[Text passage]:
▼▼▼
KHARTOUM: Sudanese authorities have taken control of lucrative assets that for years provided backing for Hamas, shedding light on how the country served as a haven for the Palestinian militant group under former leader Omar Bashir.
The takeover of at least a dozen companies that officials say were linked to Hamas has helped accelerate Sudan’s realignment with the West since Bashir’s overthrow in 2019.
Over the past year, Khartoum has won removal from the US state sponsors of terrorism list and is on course for relief of more than $50 billion in debt.
Hamas has lost a foreign base where members and supporters could live, raise money, and channel Iranian weapons and funds to the Gaza Strip, Sudanese and Palestinian analysts said.
Seized assets detailed by Sudanese official sources and a Western intelligence source show the reach of those networks.
According to officials from a task force set up to dismantle the Bashir regime, they include real estate, company shares, a hotel in a prime Khartoum location, an exchange bureau, a TV station, and more than a million acres of farmland. Sudan became a center for money laundering and terrorism financing, said Wagdi Salih, a leading member of the task force — the Committee to Dismantle the June 30, 1989 Regime and Retrieve Public Funds.
▲▲▲
[Instruction 1]: Summarize the news passage on Sudan's seizure of Hamas-linked assets in two sentences.
[Instruction 2]:
Answer these questions using the news passage on Sudan's seizure of Hamas-linked assets.
(a) In what year was Bashir overthrown?
(b) How much debt relief is Sudan on course to receive?
(c) How much farmland is among the seized assets?

Spatial relationship records
▼▼▼
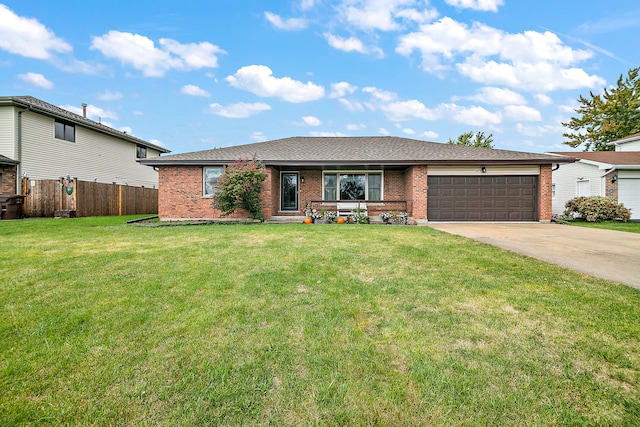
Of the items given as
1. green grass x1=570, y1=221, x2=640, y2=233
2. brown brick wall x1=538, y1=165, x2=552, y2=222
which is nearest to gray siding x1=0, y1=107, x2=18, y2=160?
brown brick wall x1=538, y1=165, x2=552, y2=222

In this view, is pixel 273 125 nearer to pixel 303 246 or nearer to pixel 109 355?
pixel 303 246

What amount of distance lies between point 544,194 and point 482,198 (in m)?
2.49

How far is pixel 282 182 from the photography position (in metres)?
14.5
▲▲▲
[Complete answer 1]: Sudanese authorities have taken control of at least a dozen companies and other lucrative assets that officials say were linked to Hamas, which used Sudan as a haven under former leader Omar Bashir. The takeover has helped accelerate Sudan's realignment with the West since Bashir's overthrow in 2019, and Hamas has lost a foreign base where members and supporters could live, raise money, and channel Iranian weapons and funds to the Gaza Strip.

[Complete answer 2]:
(a) 2019
(b) More than $50 billion
(c) More than a million acres